The Colts made it two road wins in a row against two of their chief rivals for the AFC title, the Denver Broncos and the Patriots, by forcing five turnovers, the last an interception by Cato June that sealed a 27-20 victory in Foxboro.
"Peyton Manning got help from an unlikely source -- his defense -- and the Colts remained the NFL's only unbeaten team," read the lead of Howard Ulman's game story for the Associated Press.
"Peyton Manning piled up the big numbers but the Indianapolis Colts' much-maligned defense made a bunch of the big plays Sunday as it contributed five takeaways to the Colts' 27-20 victory over the New England Patriots at rowdy, chilly Gillette Stadium," wrote Phil Richards in the Indianapolis Star.
">Bob Kravitz. "Well, of course you know; everybody in America saw this game. But it bears repeating here: Defense won this game."
"Stats lie," Colts defensive end Dwight Freeney told reporters after the game. "You guys write all that stuff about how we can't stop the run, how we're no good," Jason Cole of Yahoo Sports quoted him saying. "What we understand is that whatever we had to do to get the ball back for our offense, that's what we have to do."
OK. Celebrate away, Colts defense. But if the rest of you want a more accurate picture of the game you might want to skip the Indy papers and check the blats in Beantown. They talked less about the Indianapolis defense and more about Peyton Manning and the Colts' dynamite offense, plus an uncharacteristically sloppy night by the Patriots, particularly quarterback Tom Brady.
Stats don't really lie, but they can be misinterpreted. It's no lie that the Colts defense, among the worst in the league but supposedly all better now, allowed the Pats to rack up 349 yards and 24 first downs, virtually identical numbers to the 354 and 24 the Colts amassed on what everyone seems to agree was another great night for Manning.
It's the truth that the Patriots went a robust 9-for-15 trying to convert third and fourth downs. It's not dissembling to say the Patriots were able to run for 4.5 yards a pop.
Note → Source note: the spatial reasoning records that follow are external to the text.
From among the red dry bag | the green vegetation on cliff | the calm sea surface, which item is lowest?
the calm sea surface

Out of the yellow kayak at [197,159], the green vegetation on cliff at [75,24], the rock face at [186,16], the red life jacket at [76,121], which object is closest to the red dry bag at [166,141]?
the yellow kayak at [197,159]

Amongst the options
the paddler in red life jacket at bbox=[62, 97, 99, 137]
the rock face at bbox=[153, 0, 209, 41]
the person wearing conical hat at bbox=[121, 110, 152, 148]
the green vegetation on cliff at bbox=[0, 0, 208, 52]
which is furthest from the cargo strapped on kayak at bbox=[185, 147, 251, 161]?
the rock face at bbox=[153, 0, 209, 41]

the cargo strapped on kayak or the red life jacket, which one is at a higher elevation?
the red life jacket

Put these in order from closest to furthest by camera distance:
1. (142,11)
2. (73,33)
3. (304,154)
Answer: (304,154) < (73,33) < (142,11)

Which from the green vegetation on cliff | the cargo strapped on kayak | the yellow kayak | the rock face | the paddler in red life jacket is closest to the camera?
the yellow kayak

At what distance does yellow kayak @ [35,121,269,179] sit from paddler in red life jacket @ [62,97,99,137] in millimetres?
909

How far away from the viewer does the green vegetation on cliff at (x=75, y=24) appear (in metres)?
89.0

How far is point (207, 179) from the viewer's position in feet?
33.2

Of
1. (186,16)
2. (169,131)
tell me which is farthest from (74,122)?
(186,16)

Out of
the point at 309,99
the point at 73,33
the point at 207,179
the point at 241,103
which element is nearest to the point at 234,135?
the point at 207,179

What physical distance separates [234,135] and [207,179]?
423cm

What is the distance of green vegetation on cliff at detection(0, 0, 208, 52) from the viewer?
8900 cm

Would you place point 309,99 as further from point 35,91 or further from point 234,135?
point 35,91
It's also not a lie to say the Colts held Brady to an anemic 5.7 yards per throw, though there were some unforced drops.
If there's a lying stat coming out of Monday's game, or at least a bad interpretation, it's this one: The Colts forced five turnovers, so therefore they played good defense.
And extrapolating from that, as Kravitz did, they can go 16-0. Bob Ryan of the Boston Globe also likes the Colts' chances of an undefeated run, though he didn't really praise the defense, correctly pointing out that the Colts win by outscoring people.
What happened was that the Colts showed again that they really can't stop the run, but they made some nice plays and, most importantly, got a lot of the bounces.
Let's look at Brady's four interceptions:
1. Brady way overthrows Doug Gabriel deep down the left sideline with no score in the first quarter. It was good coverage, but Brady had no business throwing the ball, and then when he did throw it he made a horrible throw. Good defense kept it from being a completion, but bad offense turned it into a turnover.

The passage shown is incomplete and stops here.